Decision letter after peer review:

Thank you for submitting your article "Deep learning-driven insights into super protein complexes for outer membrane protein biogenesis in bacteria" for consideration by eLife. Your article has been reviewed by 3 peer reviewers, overseen by José Faraldo-Gómez as the Senior Editor. Two of the reviewers have agreed to reveal their identity, namely Nir Ben-Tal (Reviewer #1); Arne Elofsson (Reviewer #3).

As you will see below, the reviewers conclude the manuscript is not suitable for publication for eLife in its current form, but they make specific recommendations to resolve their concerns. I recognize some of these revisions are substantial – nevertheless, I encourage you to take the time required to address these concerns convincingly and then submit a revised version.

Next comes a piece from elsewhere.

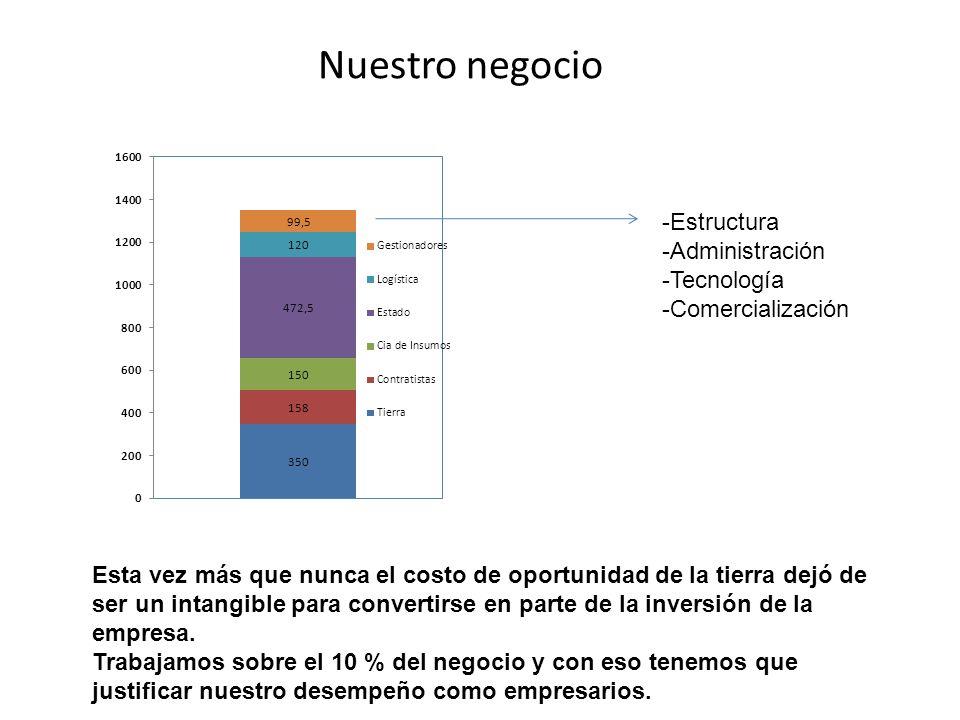 MAÍZ: Nitrógeno ----- CC ----- Mod Hum ----- seco ----- CC (100% AU) ----- Mod Hum (100% AU hasat 100 / 50% hasta 120 / 30% resto) ----- seco (100% AU hasta 45 / 50% hasta 75 / 30% resto) Serie Pehuajó Hapludoles énticos en los sectores más elevados, Hapludoles típicos y thapto árgicos en los sectores más planos 135 150 160 Mod.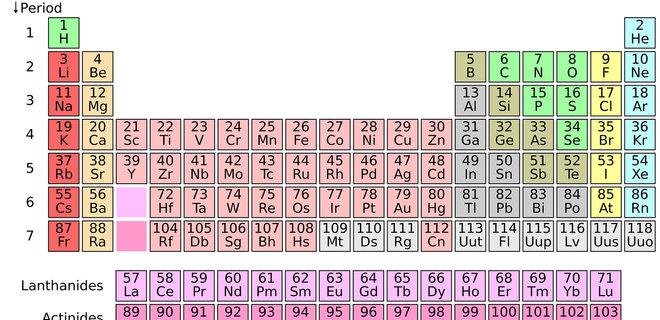 Ученые нашли самую старейшую таблицу Менделеева (фото)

Reviewer #2 (Recommendations for the authors):

In this manuscript, Gao et al., combine a very elegant virtual screening method (AF2Complex) based on Α Fold with known crystal structures to predict the structure of super-protein complexes in the E. coli cell envelope that play important roles in the biogenesis of outer membrane proteins (OMPs). The authors do an excellent job of validating their methodology. Their predicted structures both explain a considerable amount of biochemical data that has appeared in the literature (e.g., the crosslinking of PpiD to SecY and SurA to BamA) and provide compelling explanations for unresolved conceptual issues (e.g., how DsbA is recruited to the Sec machinery to form disulfide bonds as proteins are translocated into the periplasm). With one exception (see comment 4 below), the predicted structures also provide potentially important insights into the function of the assembly factors. In essence, this work describes an impressive example of the power of AI that should be of interest not only to investigators who study OMP biogenesis but also to the broader research community. I should also note that the manuscript is clearly and concisely written for a general audience.

Specific comments:

1) Lines 83-86 and Figures 1a, 4a and 6a: The authors selected predicted structures of known biological relevance for further study, but they do not comment on high confidence predictions of supercomplex structures of unknown biological significance. How can they distinguish predicted structures that have potential biological significance from those that simply represent noise/false positives? This is an important issue that requires further explanation, especially because the authors provide false-positive rates on lines 76/77.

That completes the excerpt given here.